[What to work on] All records below must be written out exactly, with the pictures excluded.

(Web page caption snippets)
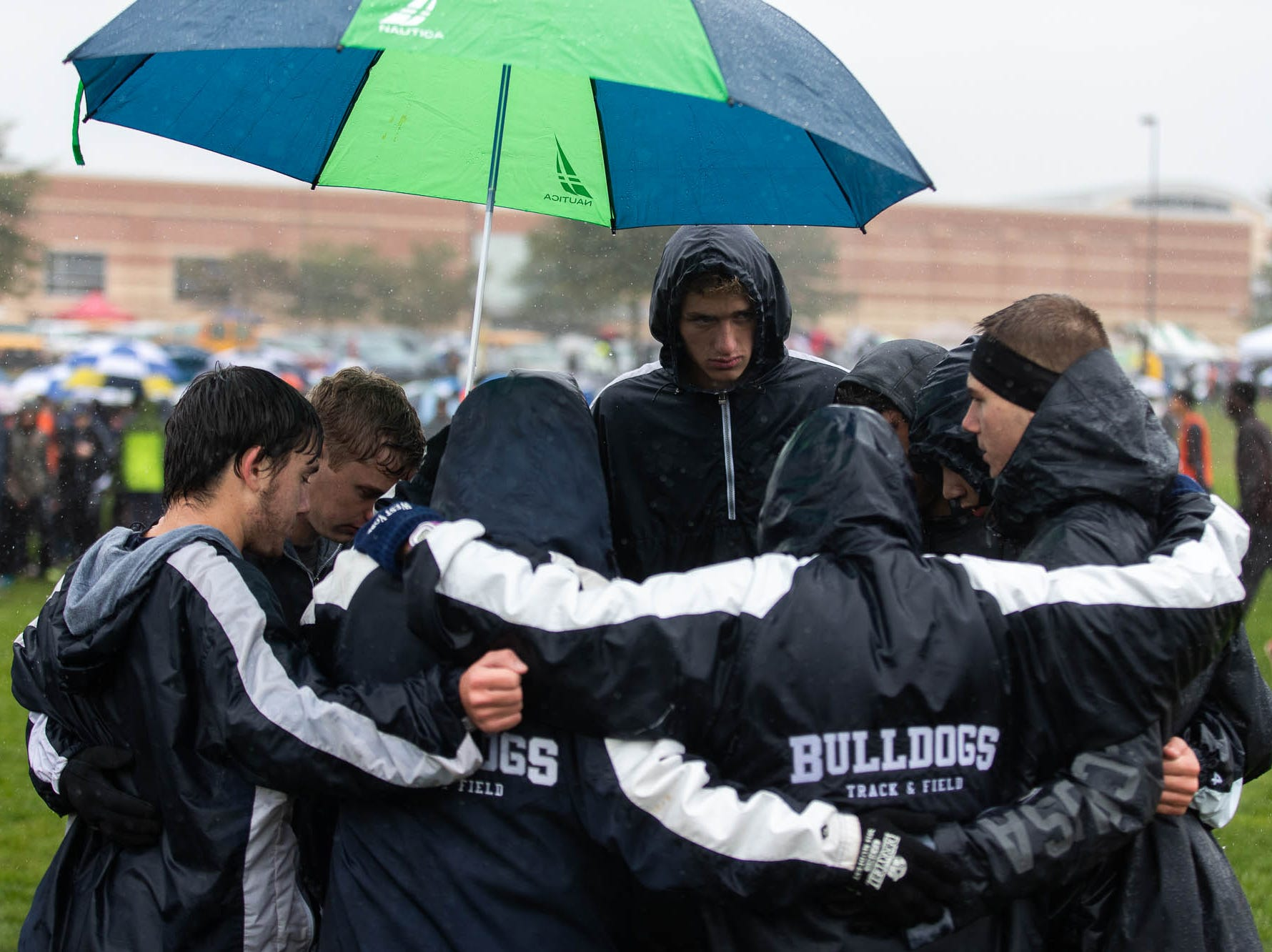 Members of the West York Boys AA team take a moment before their race during the PIAA District III Cross Country Championship, Saturday, Oct. 27, 2018, at Big Spring High School in Newville.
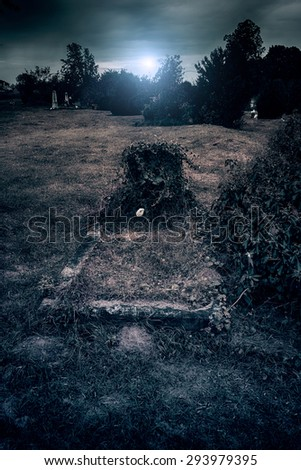 Spooky cemetery at midnight - stock photo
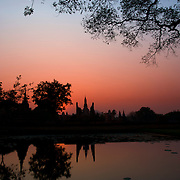 Wat Mahathat at sunset in Sukhothai. The Sukhothai kingdom was an early Thai kingdom in north central Thailand. It existed from during the 13th to 15th centuries The.old capital is in ruins and is a Historical Park..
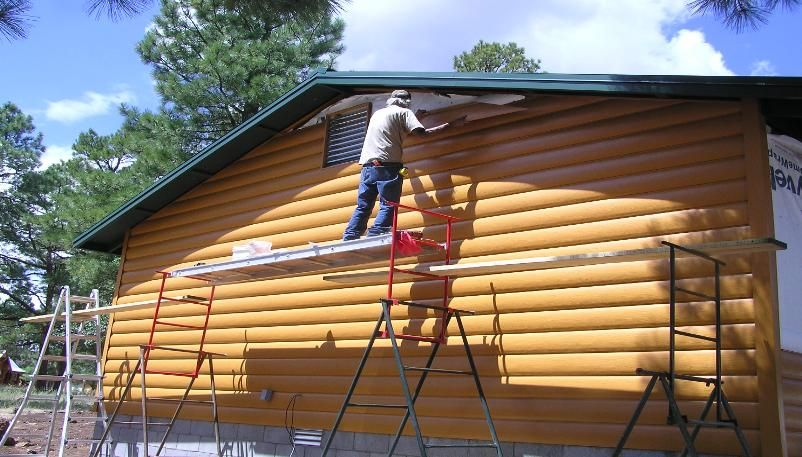 Log look vinyl siding log cabin steel siding vinyl for Log vinyl siding pictures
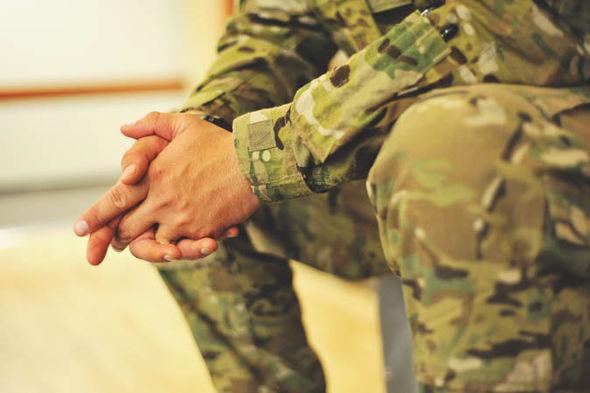 Soldier in uniform sitting down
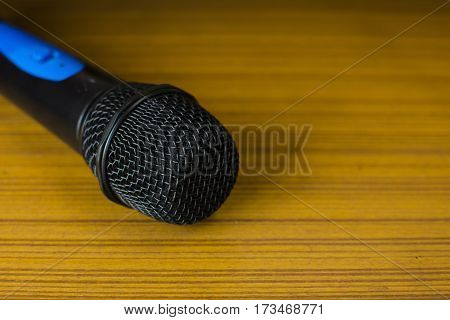 The microphone is placed a wooden table.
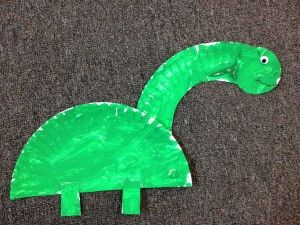 Simple dinosaur crafts - paper plate brontosaurus and hand print stegosaurus. Neat dino songs too.
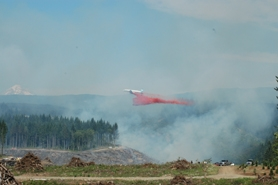 by: Clinton Vining, A tanker plane drops firefighting retardant on the Eagle Creek fire Sunday afternoon east of Estacada. The fire is believed to have been started by illegal fireworks.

[Result of this task]
 Members of the West York Boys AA team take a moment before their race during the PIAA District III Cross Country Championship, Saturday, Oct. 27, 2018, at Big Spring High School in Newville.
 Spooky cemetery at midnight - stock photo
 Wat Mahathat at sunset in Sukhothai. The Sukhothai kingdom was an early Thai kingdom in north central Thailand. It existed from during the 13th to 15th centuries The.old capital is in ruins and is a Historical Park..
 Log look vinyl siding log cabin steel siding vinyl for Log vinyl siding pictures
 Soldier in uniform sitting down
 The microphone is placed a wooden table.
 Simple dinosaur crafts - paper plate brontosaurus and hand print stegosaurus. Neat dino songs too.
 by: Clinton Vining, A tanker plane drops firefighting retardant on the Eagle Creek fire Sunday afternoon east of Estacada. The fire is believed to have been started by illegal fireworks.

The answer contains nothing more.